Confused by Kullback-Leibler on conditional probability distributions

Question

I understand the Kullback-Leibler divergence well enough when it comes to a probability distribution over a single variable. However, I'm currently trying to teach myself variational methods and the use of the KL divergence in conditional probabilities is catching me out. The source I'm working from is here.

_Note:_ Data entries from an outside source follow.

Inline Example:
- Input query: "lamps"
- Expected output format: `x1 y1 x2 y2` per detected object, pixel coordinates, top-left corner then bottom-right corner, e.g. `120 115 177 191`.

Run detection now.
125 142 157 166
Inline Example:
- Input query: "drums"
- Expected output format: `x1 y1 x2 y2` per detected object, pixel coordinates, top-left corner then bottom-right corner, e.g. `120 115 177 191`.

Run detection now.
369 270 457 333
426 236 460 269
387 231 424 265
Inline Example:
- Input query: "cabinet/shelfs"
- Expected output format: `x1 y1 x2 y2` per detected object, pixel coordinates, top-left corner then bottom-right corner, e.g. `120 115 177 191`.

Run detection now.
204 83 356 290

Specifically, the author represents the KL divergence as follows:

$$ \operatorname{KL} (Q_{\phi} (Z|X) || P(Z|X)) = \sum_{z \in Z} q_{\phi} (z|x) \log\frac{q_{\phi} (z|x)}{p(z|x)} $$

Where the confusion arises is on the summation across $Z$. Given that $z \in Z$ and $x \in X$, I would have expected (by analogy with conditional entropy) a double sum here of the form:

$$ \operatorname{KL} (Q_{\phi} (Z|X)||P(Z|X)) = \sum_{z \in Z} \sum_{x∈X} q_{\phi} (z|x) \log\frac{q_{\phi} (z|x)}{p(z|x)} $$

Otherwise, it seems to me that KL is only being calculated for one sample from $X$. Am I missing something basic here? And if my intuitions are off, any tips on getting them back on track would be useful––I'm teaching myself this stuff, so I don't have the benefit of formal instruction.

Answer 1

It depends on whether you are conditioning on a random variable or an event.

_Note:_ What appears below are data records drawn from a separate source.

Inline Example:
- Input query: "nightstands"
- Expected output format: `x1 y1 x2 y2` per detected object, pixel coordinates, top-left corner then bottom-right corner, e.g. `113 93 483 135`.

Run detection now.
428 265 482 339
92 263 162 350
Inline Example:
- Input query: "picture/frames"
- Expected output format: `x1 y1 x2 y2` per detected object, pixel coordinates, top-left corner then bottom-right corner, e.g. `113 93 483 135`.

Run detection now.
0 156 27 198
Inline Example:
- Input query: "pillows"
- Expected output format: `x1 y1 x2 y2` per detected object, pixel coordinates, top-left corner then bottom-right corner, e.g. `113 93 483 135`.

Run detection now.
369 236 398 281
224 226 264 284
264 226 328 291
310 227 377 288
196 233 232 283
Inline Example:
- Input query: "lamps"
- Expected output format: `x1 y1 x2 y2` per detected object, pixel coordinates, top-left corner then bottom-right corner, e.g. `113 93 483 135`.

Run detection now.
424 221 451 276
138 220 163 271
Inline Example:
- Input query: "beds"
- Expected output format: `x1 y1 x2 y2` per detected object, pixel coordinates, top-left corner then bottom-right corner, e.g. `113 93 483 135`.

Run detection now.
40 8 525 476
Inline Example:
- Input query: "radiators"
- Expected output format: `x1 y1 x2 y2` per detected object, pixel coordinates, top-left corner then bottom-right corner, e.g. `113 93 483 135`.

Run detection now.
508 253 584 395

Given a random variable $x$,

$$ \operatorname{KL}[p(y \mid x) \,\|\, q(y \mid x)] \doteq \iint p(\bar{x},\bar{y}) \ln\frac{p(\bar{y} \mid \bar{x})}{q(\bar{y} \mid \bar{x})} \mathrm{d}\bar{x} \mathrm{d}\bar{y} \quad\text{or}\quad \sum_{\bar{x}}\sum_{\bar{y}} p(\bar{x},\bar{y}) \ln\frac{p(\bar{y} \mid \bar{x})}{q(\bar{y} \mid \bar{x})}. $$

Given an event $\bar{x}$,

$$ \operatorname{KL}[p(y \mid \bar{x}) \,\|\, q(y \mid \bar{x})] \doteq \int p(\bar{y}|\bar{x}) \ln\frac{p(\bar{y} \mid \bar{x})}{q(\bar{y} \mid \bar{x})} \mathrm{d}\bar{y} \quad\text{or}\quad \sum_{\bar{y}} p(\bar{y}|\bar{x}) \ln\frac{p(\bar{y} \mid \bar{x})}{q(\bar{y} \mid \bar{x})}. $$

Note how conditioning on an event is equivalent to changing the probability distribution over its variable to a point mass. This is what turns the joint into a conditional above,

$$ p'(x,y) \doteq p(y|x)\delta_{\bar{x}}(x)=p(y|\bar{x}). $$

To be more explicit, you can also choose instead of the KL conditioned on a random variable to use an expectation over event of the KL conditioned on those event,

$$ \operatorname{KL}[p(y \mid x) \,\|\, q(y \mid x)] =\operatorname{E}_{\bar{x}\sim p(x)}\big[ \operatorname{KL}[p(y \mid \bar{x}) \,\|\, q(y \mid \bar{x})] \big]. $$

Mixing up random variables and event is quite common but it's often easy to know from the context which is meant.

Answer 2

I don't quite see what confuses you. Think about how we compute, for example, a conditional expectation: $E(Z \mid X)=\sum_Z P(Z \mid X) $ : that is, we sum only over $Z$, and the result is a function of the conditioning variable $X$. (Put in other way, your each value of $X$ we have that $P(Z \mid X=x)$ is a different probability distribution - and hence for each value of $X$ we have different values of the (conditioned to $X=x$) expectation, variance, etc). The same happens here. And the conditioned KL divergence is not a number, but a function of $X$.